Many business reports and articles on the growth of the global beauty industry target individual sectors or centre on predictions.

WWD, the US fashion trade journal dubbed the “Bible of Fashion”, launched its spin-off Beauty Inc as WWD Beauty Biz in 2000, and has built a similar level of credibility for tracking the cosmetics industry through its much-awaited annual list of the  World’s Top 100 beauty companies.

Over the past 20 years, the rise of China, Japan and South Korea as beauty superpowers has had an enormous impact on the growth of the world’s major beauty players.

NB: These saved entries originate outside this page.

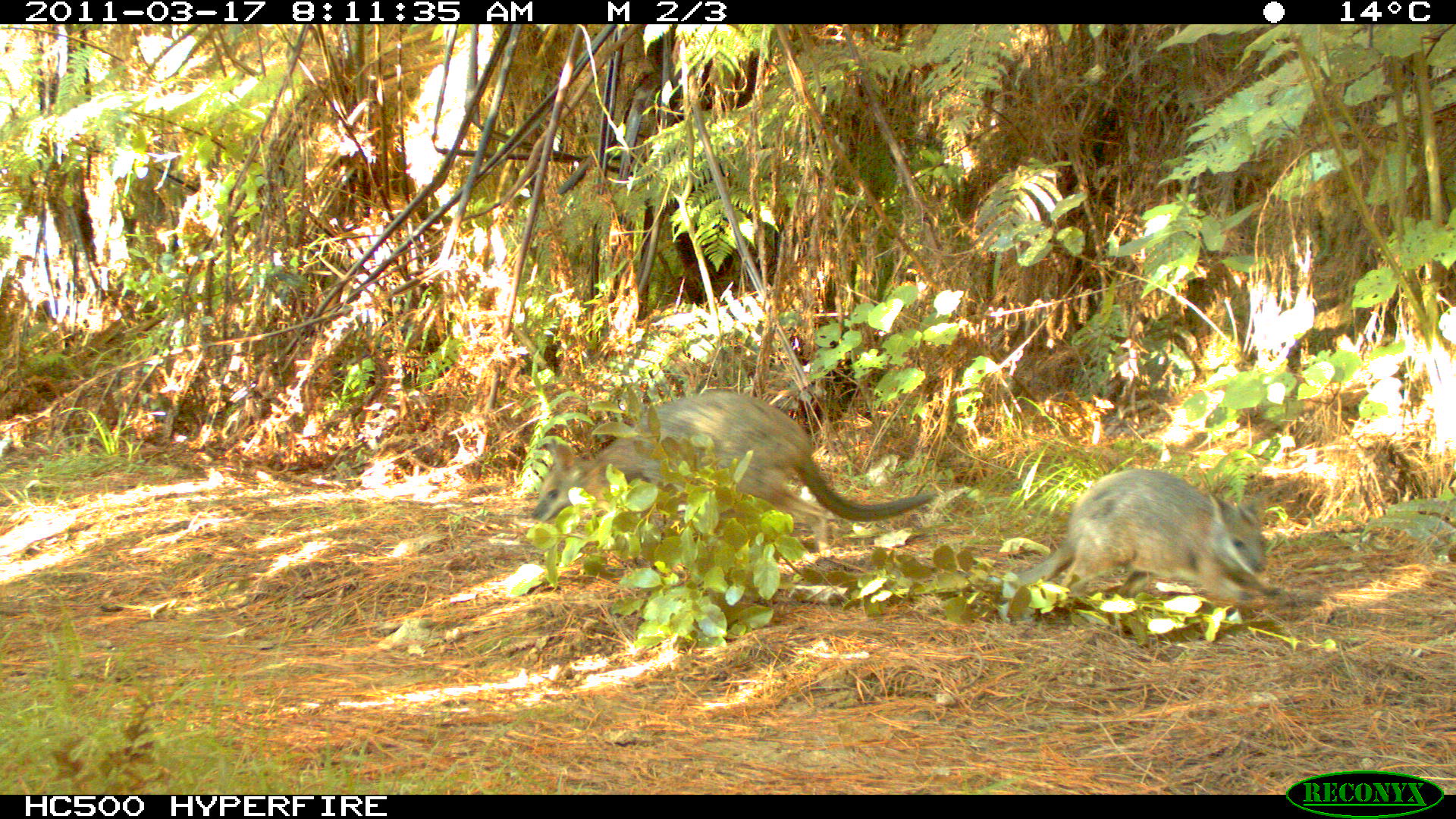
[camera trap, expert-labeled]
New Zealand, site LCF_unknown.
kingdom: Animalia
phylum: Chordata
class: Mammalia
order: Diprotodontia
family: Macropodidae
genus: Notamacropus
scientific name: Notamacropus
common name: wallaby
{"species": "wallaby (Notamacropus)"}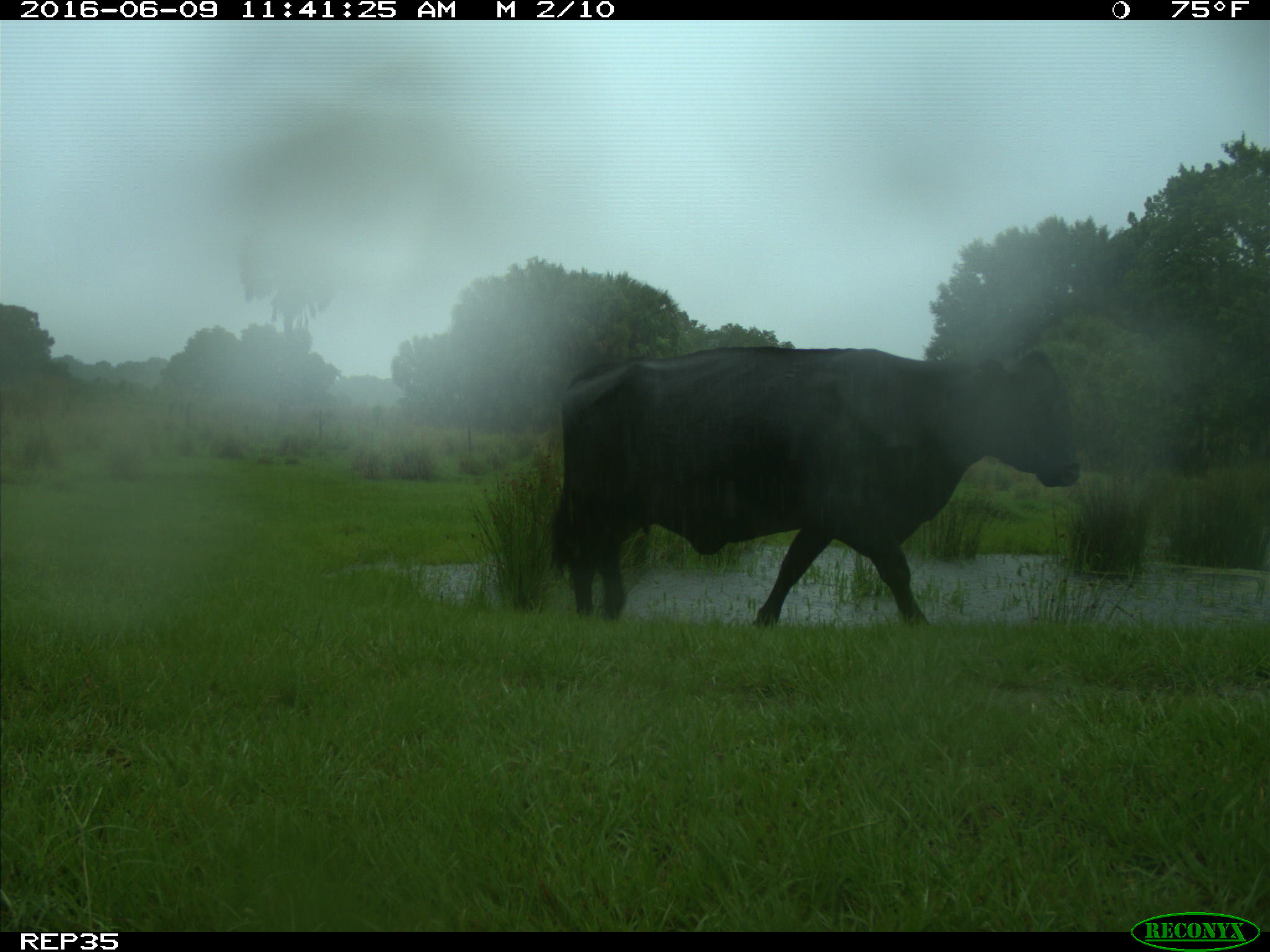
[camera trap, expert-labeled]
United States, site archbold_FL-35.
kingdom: Animalia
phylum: Chordata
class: Mammalia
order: Artiodactyla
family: Bovidae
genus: Bos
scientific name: Bos taurus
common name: domestic cow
Bos taurus (domestic cow).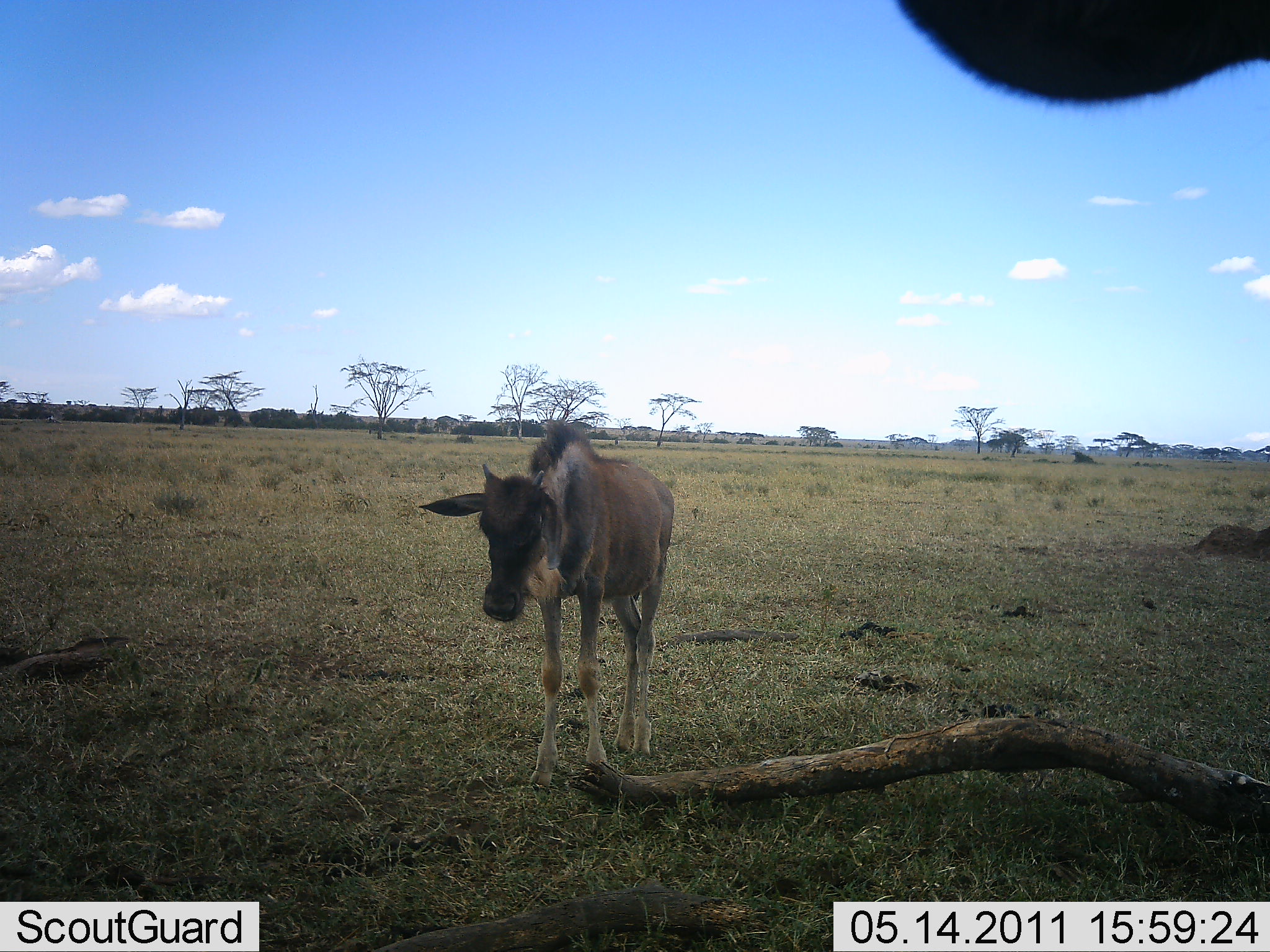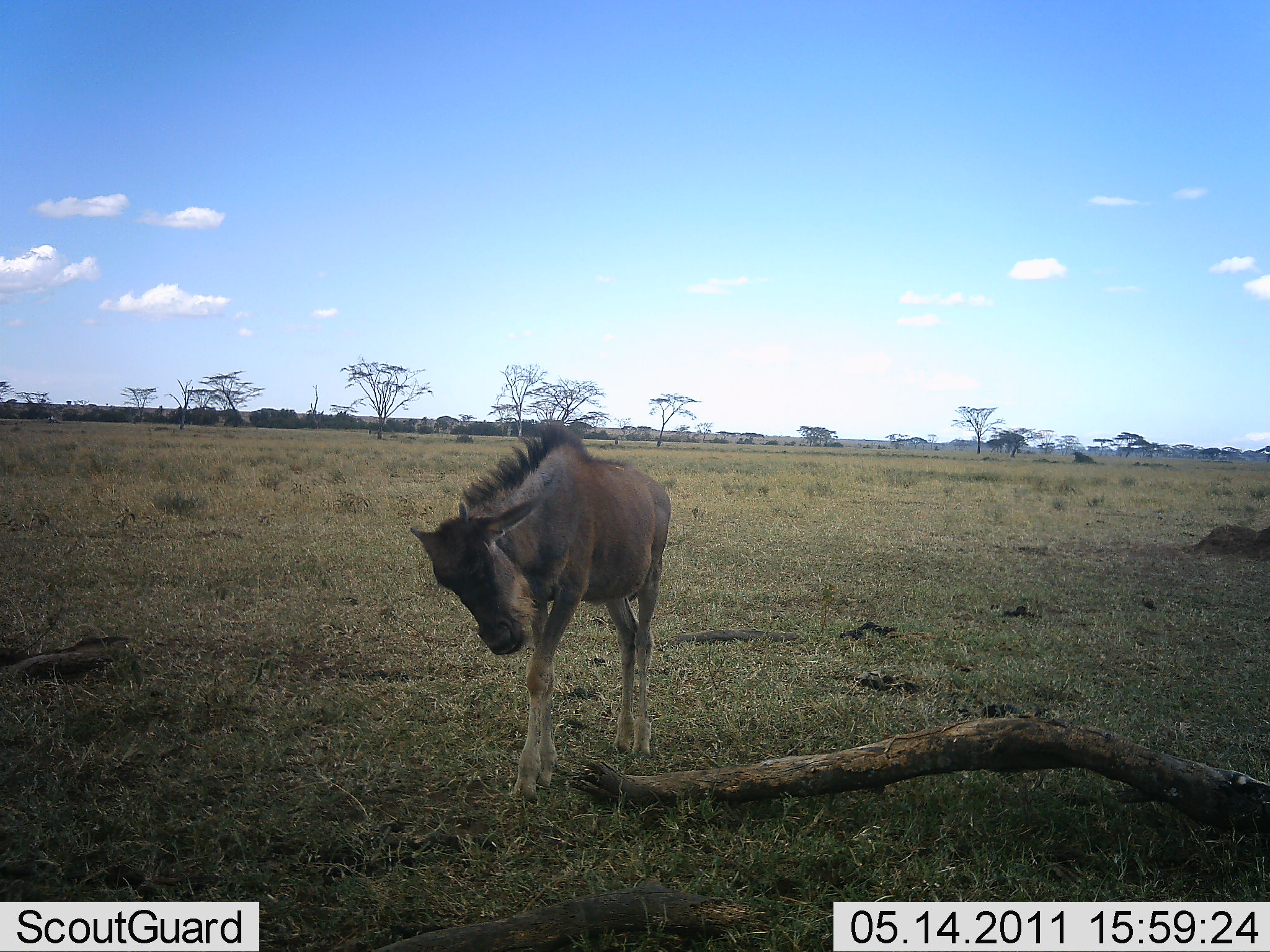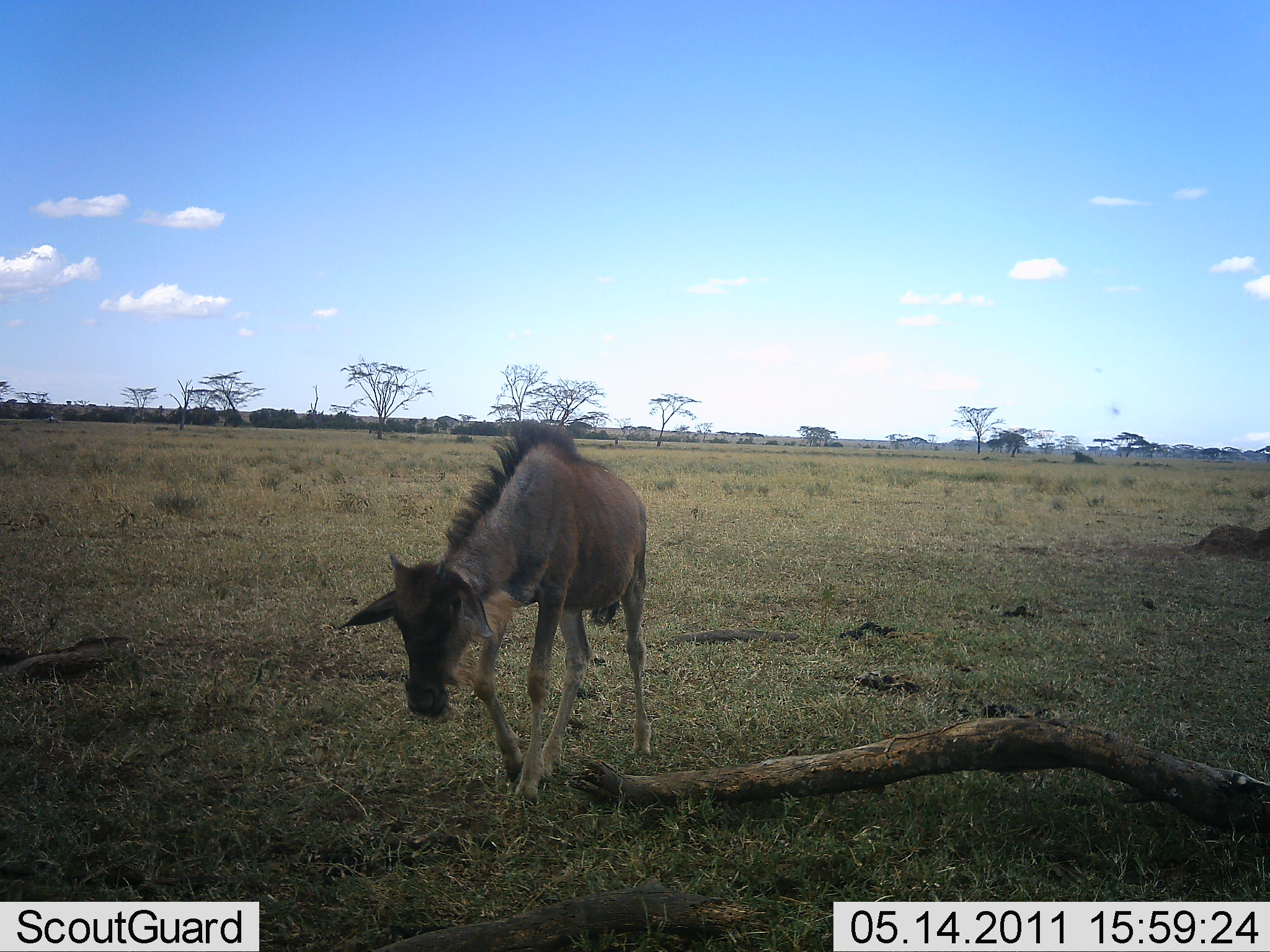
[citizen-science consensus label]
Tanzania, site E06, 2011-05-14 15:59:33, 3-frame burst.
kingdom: Animalia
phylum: Chordata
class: Mammalia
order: Artiodactyla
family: Bovidae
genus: Connochaetes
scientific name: Connochaetes taurinus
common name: blue wildebeest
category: wildebeest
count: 1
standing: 55%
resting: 0%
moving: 55%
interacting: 0%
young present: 82%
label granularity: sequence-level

But the same five multinationals have held their positions at the top of the rankings over the past two decades with only a little movement up or down.

The only giant that has held the same position – number one – since 2000 is L’Oréal as its global revenues have nearly tripled.

The US has also retained its position as the number one single beauty market in the world over the past 20 years.

The combined sales of the world’s top 100 beauty companies in 2000 totalled US$93 billion. In 2020, that figure ballooned to US$212.59 billion.

In 2000, L’Oréal posted worldwide sales of US$11.99 billion across 23 brands. After numerous acquisitions, the French multinational now has 35 brands and global sales of US$31.95 billion.

Procter & Gamble held second position 20 years ago with sales of US$8.8 billion across 19 brands. The multinational sold off a huge tranche of brands a few years ago, but still claims fourth place in the global beauty rankings with sales of US$14 billion.

Unilever, which has also been on a corporate buying spree of prestige brands such as Dermalogica, ranked third in 2000 with sales of US$6.39 billion across 22 brands. The multinational has moved up a slot to second place with sales of US$22.17 billion with a stable of 31 brands.

The spectacular growth of The Estée Lauder Companies since 2000 has also hinged on acquiring cult beauty brands such as Too Faced and Dr Jart and entering the mass market again with Deciem, the maker of The Ordinary. In 2000, the company ranked fifth with sales of US$4.6 billion across 16 brands. Last year, the multinational posted global sales of US$14.2 billion from 34 brands and scored a number three ranking.

Shiseido has recently been selling off brands such as Laura Mercier and BareMinerals to focus on its core prestige skincare business. The Japanese giant ranked fourth in 2000 with sales of US$4.65 billion across 27 brands. In 2020, it slipped to fifth place with sales of US$8.39 billion from 26 brands.

The US still represents the lion’s share of the world’s top 100 beauty companies – 30 in total – reports Beauty Inc. France comes in second with 14, followed by Japan with 12 and Germany/the UK/Switzerland and China with four.